- Publisher: SoftSide
- Programmers: Steve Kropinak (Apple) Al Johnston (TRS-80)
- Platforms: Apple II, TRS-80
- Release: 1981
- Genre: Strategy
- Mode: Single-player

= Arena of Octos =

1981 video game

Arena of Octos is a single-player, turn-based combat video game for the Apple II and TRS-80 computer families. It was created by Steve Kropinak and Al Johnson in 1981 and published by SoftSide magazine. The player assumes the role of a human space pilot, captured by an aggressive race of green-skinned aliens known as Octons after straying into their space. To win freedom, the human must become a gladiator and engage in physical combat with numerous Octon warriors.

==Gameplay==
Combat takes place in an octagonal arena, with eight stones littering the ground and a fire pit at its center. The first round pits the player against a single Octon warrior named Ziuf-Basi, whom the player must defeat using a sword and shield. (The Octon is similarly equipped.) Subsequent rounds of combat may add additional opponents.

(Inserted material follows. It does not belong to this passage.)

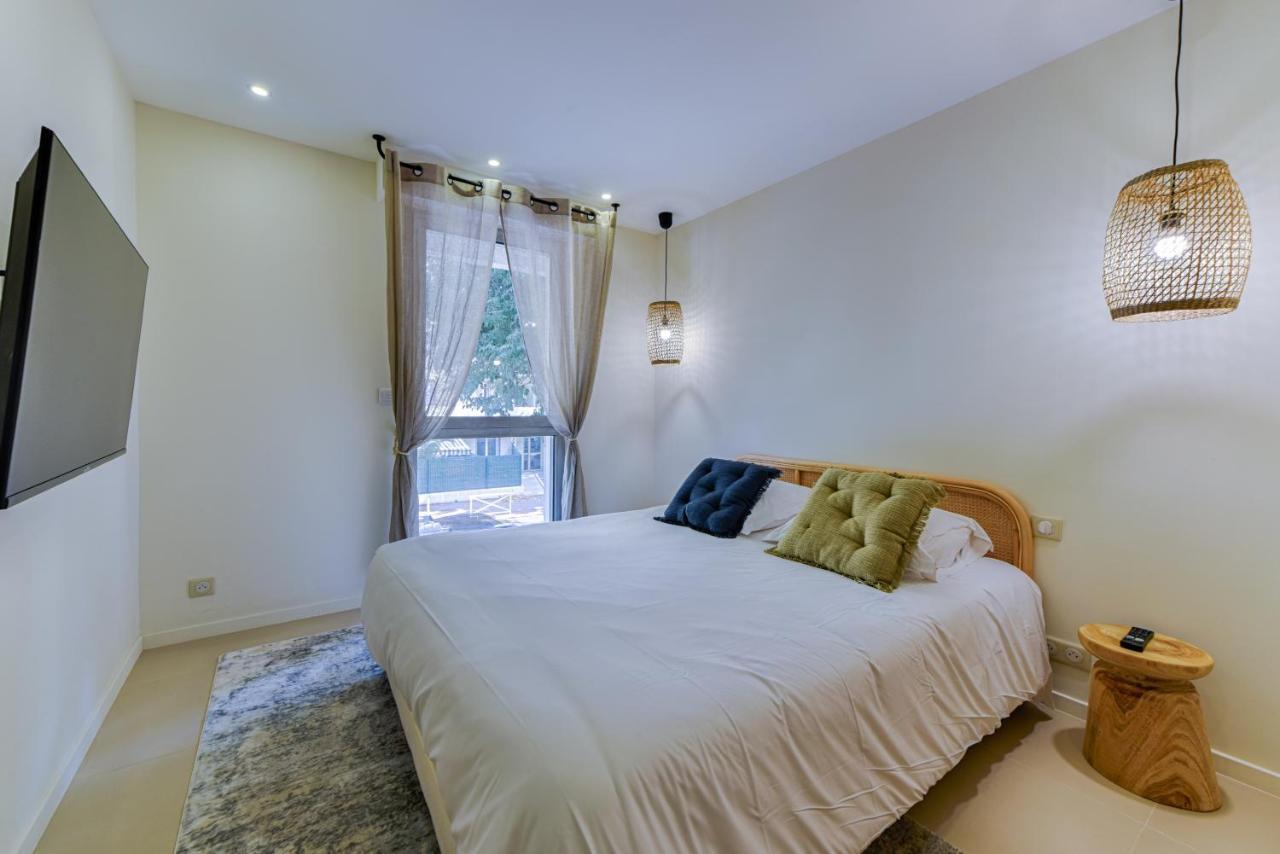 Apartment Beautiful 7p Center 250m *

Combat is handled in turn fashion: the player makes a series of actions, then the opponents respond. Actions include swinging the sword, raising the shield, moving in one of eight directions, or standing up. The player can shove an opponent by moving into him, which may cause him to stumble over a rock or fall into the fire pit. In the first round, both the player and the Octon can perform four actions in a turn, but this increases in subsequent rounds.

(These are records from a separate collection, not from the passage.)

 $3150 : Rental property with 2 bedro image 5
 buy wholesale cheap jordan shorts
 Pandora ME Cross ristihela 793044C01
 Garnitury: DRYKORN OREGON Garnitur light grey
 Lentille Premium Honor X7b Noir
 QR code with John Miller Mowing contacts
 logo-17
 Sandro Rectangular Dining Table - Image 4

Damage is tracked using strength points. The player begins with 16 points and each direct blow removes one point, as does stumbling. Falling into the fire pit removes one or more points.

The game's display has an eight-pointed direction selector to choose which way to move, and a stats area showing the player's condition and that of the opponents.

==Development==

In response to offers in computing magazines promising "up to $1000 for your programs," friends Steve Kropinak and Al Johnston created Arena of Octos and submitted it in 1981 to SoftSide, a magazine which published user-submitted programs for the TRS-80, Apple II, and Atari 8-bit platforms. Having worked out the premise of the game together, Johnston wrote the TRS-80 version and Kropinak the Apple II version. SoftSide paid Johnston and Kropinak $90 each for first publishing rights of the game's BASIC listing, and a further $90 to acquire the full rights.

==Legacy==
Arena of Octos was reprinted in The Best of SoftSide (1983).